There were no serious adverse events, including life-threatening events, attributable to progesterone administration. There were two deaths, one in each group, during the15-day study period, neither of which was attributable to progesterone.
“While our findings are encouraging for the potential of using progesterone to treat men with COVID-19, our study had significant limitations,” Ghandehari said.
She noted the sample size was relatively small and involved mainly white, Hispanic and obese patients with a moderate burden of comorbidities, which increase the risk for worse outcomes. Further, although the clinical trial was randomized and controlled, it was unblinded–meaning that the investigators, the patients and the treating physicians knew who received the experimental treatment.

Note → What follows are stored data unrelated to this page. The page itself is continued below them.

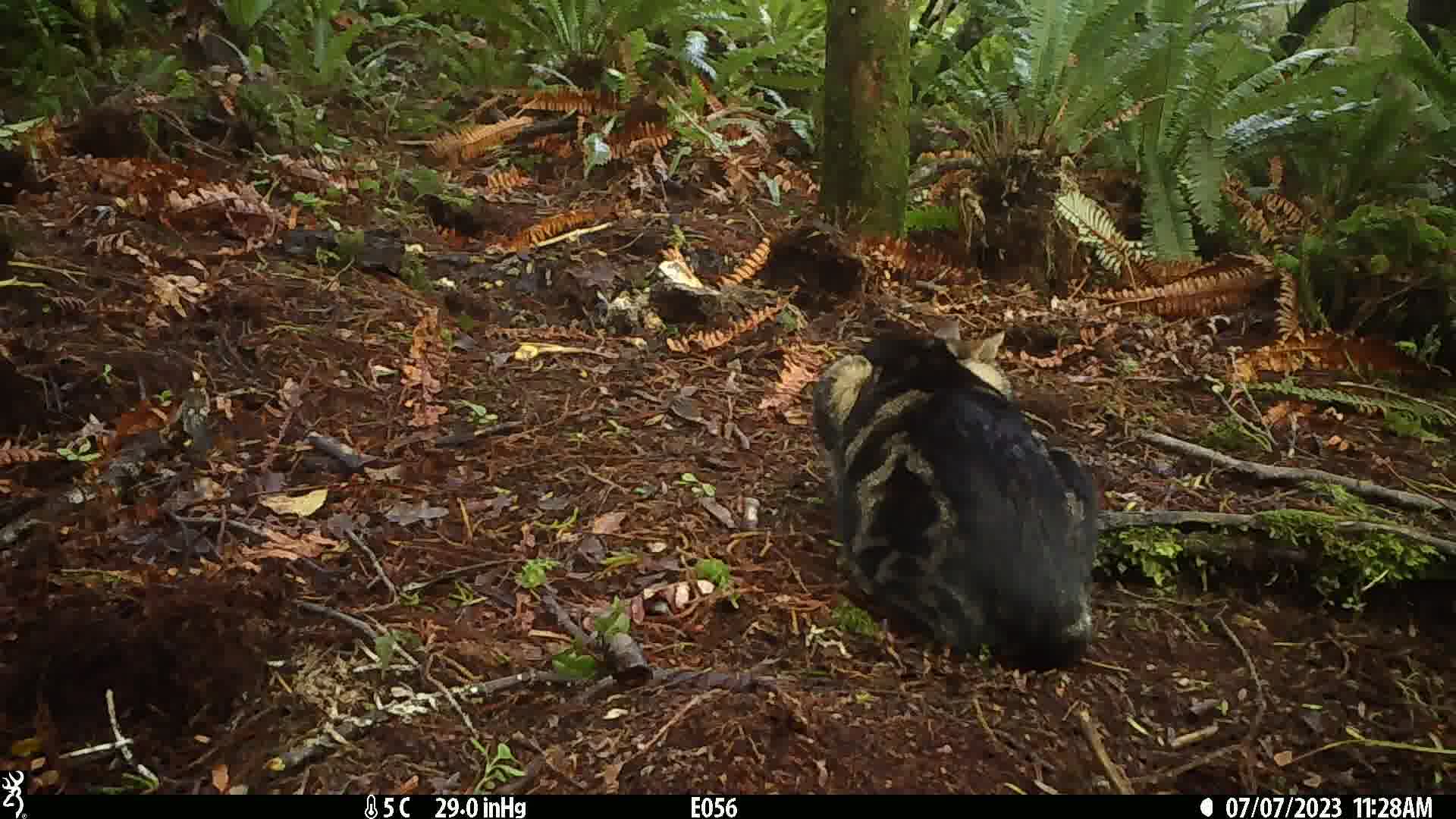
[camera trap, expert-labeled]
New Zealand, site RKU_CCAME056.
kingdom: Animalia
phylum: Chordata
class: Mammalia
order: Carnivora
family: Felidae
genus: Felis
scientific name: Felis catus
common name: domestic cat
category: cat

“Further research is necessary in larger, more heterogeneous populations, including postmenopausal women and at other treatment centers, to establish the degree of clinical efficacy and to assess any other potential safety concerns of this treatment approach,” said Ghandehari, who also is assistant director of the Lung Transplant Program at Cedars-Sinai.
Progesterone is approved by the U.S. Food and Drug Administration (FDA) for use in fertility-related conditions in women but not for the modulation of immunologic-based, inflammatory responses. The FDA allowed this special use for the purpose of the Cedars-Sinai clinical trial under an investigational new drug application.
In addition to multiple Cedars-Sinai investigators, this study involved Donald Stein, PhD, from Emory University in Atlanta, and Heli Ghandehari, an independent biostatistical consultant from San Diego.
Funding: This study was partially sponsored by the Institut Biochimique SA (IBSA, Lugano, Switzerland). IBSA provided the study drug and partially supported this investigator-initiated study financially. IBSA did not oversee the study and has not participated in trial design, patient recruitment, data collection, analysis, interpretations, or preparation of this manuscript.
Conflict of interest: Sara Ghandehari and Samuel Pepkowitz report a patent pending on the method of use of a progesterone agonist for treatment of COVID-19. Victor Tapson reports grants from the National Institute of Allergy and Infectious Diseases of the National Institutes of Health for ACTT (ACTT 1-3) outside the submitted work.